In recent years, there has been a revival of public concerns that automation and digitization might result in a jobless future. This debate has been particularly fueled by Carl Benedikt Frey and Michael A. Osborne, who argue that 47% of jobs in the US are ‘at risk of computerization.'
These alarming figures spurred a series of studies that find similarly high shares of workers at risk of automation for other European countries. By focusing on the level of occupations, these studies typically neglect the fact that occupations involve bundles of tasks, many of which are hard to automate. As a result, these studies potentially overestimate the share of workers at risk of automation.
For instance, bookkeeping, accounting, and auditing clerks in Frey and Osborne’s study face a risk of 98% of becoming automated in the near future, although most workers in this profession perform tasks such as face-to-face interactions that seem rather unlikely to become automated soon without extraordinary effort and costs.
In a recent study for the OECD, we analyzed the heterogeneity of tasks at the level of jobs to re-evaluate the share of jobs that could be performed by machines. For this we use internationally comparable task information for 21 OECD countries at the worker level provided by the PIAAC data base. Our findings suggest that the automatibility of jobs is significantly lower when taking into account the actual tasks performed by workers at their individual jobs.

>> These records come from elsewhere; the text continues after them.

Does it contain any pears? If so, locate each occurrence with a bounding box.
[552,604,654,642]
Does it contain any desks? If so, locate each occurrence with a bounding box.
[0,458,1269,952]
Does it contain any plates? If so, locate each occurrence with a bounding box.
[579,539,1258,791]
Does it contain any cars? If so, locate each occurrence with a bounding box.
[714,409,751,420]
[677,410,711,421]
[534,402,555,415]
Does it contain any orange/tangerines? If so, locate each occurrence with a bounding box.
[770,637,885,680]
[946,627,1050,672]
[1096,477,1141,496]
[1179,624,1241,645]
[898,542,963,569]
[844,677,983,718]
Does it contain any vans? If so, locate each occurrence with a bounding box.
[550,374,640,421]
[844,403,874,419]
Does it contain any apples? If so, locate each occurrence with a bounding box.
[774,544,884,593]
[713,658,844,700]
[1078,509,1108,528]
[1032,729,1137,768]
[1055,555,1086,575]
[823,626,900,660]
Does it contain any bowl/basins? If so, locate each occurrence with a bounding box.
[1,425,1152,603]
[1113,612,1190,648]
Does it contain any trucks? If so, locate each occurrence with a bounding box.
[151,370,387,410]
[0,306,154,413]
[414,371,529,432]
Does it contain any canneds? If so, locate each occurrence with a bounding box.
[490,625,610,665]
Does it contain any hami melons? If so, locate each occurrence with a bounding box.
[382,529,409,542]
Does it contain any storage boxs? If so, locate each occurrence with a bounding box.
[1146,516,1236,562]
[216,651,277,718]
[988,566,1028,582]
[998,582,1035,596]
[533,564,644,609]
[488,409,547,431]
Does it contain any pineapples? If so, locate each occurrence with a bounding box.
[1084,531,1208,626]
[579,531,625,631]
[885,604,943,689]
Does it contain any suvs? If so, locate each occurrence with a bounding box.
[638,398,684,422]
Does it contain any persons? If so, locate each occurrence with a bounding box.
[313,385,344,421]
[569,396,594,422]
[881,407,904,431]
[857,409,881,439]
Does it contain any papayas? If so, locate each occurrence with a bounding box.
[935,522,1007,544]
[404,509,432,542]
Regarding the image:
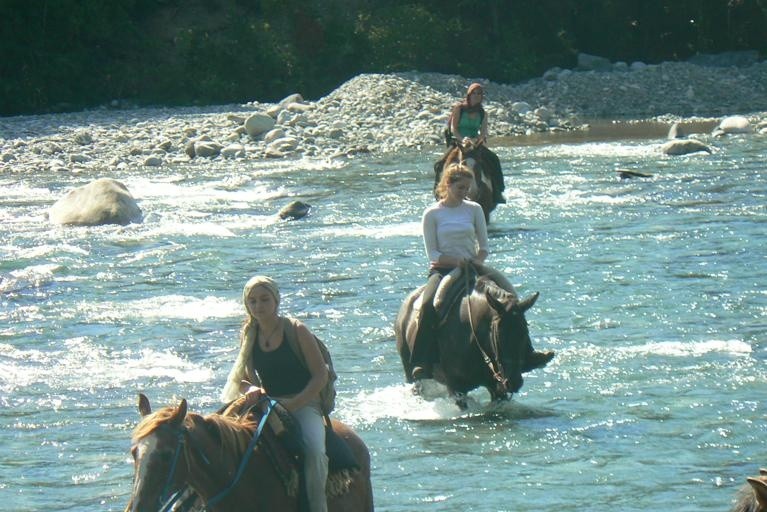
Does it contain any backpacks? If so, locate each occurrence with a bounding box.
[286,318,337,416]
[444,102,484,148]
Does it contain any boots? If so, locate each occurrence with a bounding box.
[494,191,506,204]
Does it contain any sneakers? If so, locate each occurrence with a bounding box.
[412,367,423,379]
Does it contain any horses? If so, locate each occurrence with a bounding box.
[119,389,374,512]
[441,133,497,225]
[393,273,540,413]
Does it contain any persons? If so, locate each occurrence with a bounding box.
[411,164,554,380]
[434,83,506,203]
[221,274,336,512]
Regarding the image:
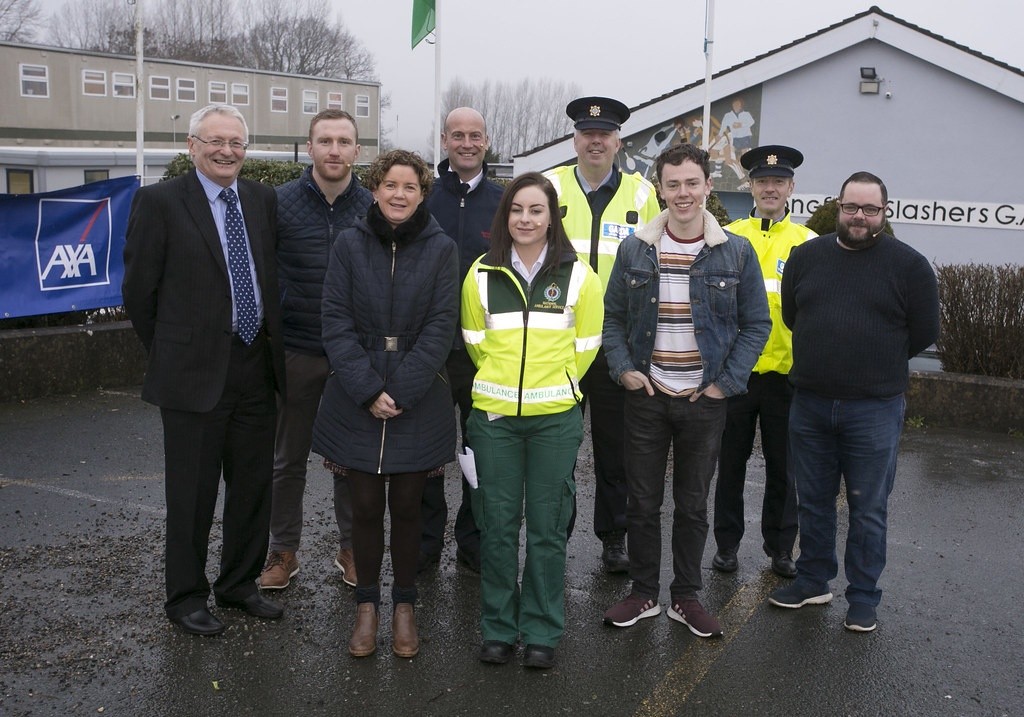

Overall, we find that, on average, only 9 % of all jobs across OECD countries are automatable. The share of automatable jobs varies between 6 % in Korea and 12 % in Austria (see chart). These differences appear to correlate with general differences in workplace organization, differences in previous investments into automation technologies as well as differences in the education of workers across countries. In particular, lower educated workers face considerably larger automation potentials than low qualified workers across all countries in our study. Accordingly, countries with lower shares of tertiary educated workers typically have larger automation potentials.
Whether these results are informative for emerging economies is questionable, as the technological endowment of these countries is typically less advanced. Instead, evidence on past technological change in developed economies might be more informative for potential developments in emerging economies, assuming these countries first have to catch up to the current technological level in developed economies.
The threat from technological advances thus seems to be much less pronounced than suggested by the widely cited set of automation studies applying the method of Frey and Osborne. Still, even our lower figure of 9% seems worrisome at first place, as it suggests that every tenth worker might experience a machine or robot taking over his job. However, the estimated share of ‘jobs at risk’ must not be equated with actual or expected employment losses from technological advances for three reasons:
First, the utilization of new technologies is a slow and gradual process, due to economic, legal and societal hurdles. For instance, despite the potential for automation, new technologies need to pay off before firms start implementing them in their business strategy. This also involves considering additional costs that are associated with new challenges of digital technologies, such as data and cybersecurity. Moreover, there might be legal and ethical reasons, as in the case of the driverless cars, where humans might not be willing to transfer the decision making to a machine. Similarly, machines might not be accepted as an adequate substitute for humans in health care services or as waiters, despite technical possibilities.
Second, even if new technologies are introduced, workers typically adjust to changing technological endowments by focusing on those tasks that machines cannot perform. The reason is that new technologies may substitute for certain tasks on the job, but they typically also complement others. As a result, workers may perform different tasks rather than becoming unemployed because of technological advances. In fact, existing evidence suggests that workers increasingly shift worktime from routine work (e.g. reading, writing) to non-routine tasks (e.g. creative, cognitive work) that are harder to automate. For the future of work this implies that monotone and repetitive labor may be replaced by more versatile and enjoyable work.
- Third, technological change also generates additional jobs through the demand for new products and services and through higher competitiveness of firms that implement new technologies. A recent study suggests that computerization in Europe has on net generated positive labor demand effects since the millennium. While technology did substitute for labor, these labor-saving effects were exceeded by additional labor demand created through rising consumption and production. According to the study, labor has been racing with rather than against the machine in the recent decade.
This feature is strikingly consistent across all countries in the sample. From a policy perspective, the likely challenge for the future lies in counteracting rising inequality and ensuring that low qualified workers cope with the changing skill requirements. In emerging economies, however, technological change might have different effects, as these countries face a different technological endowment.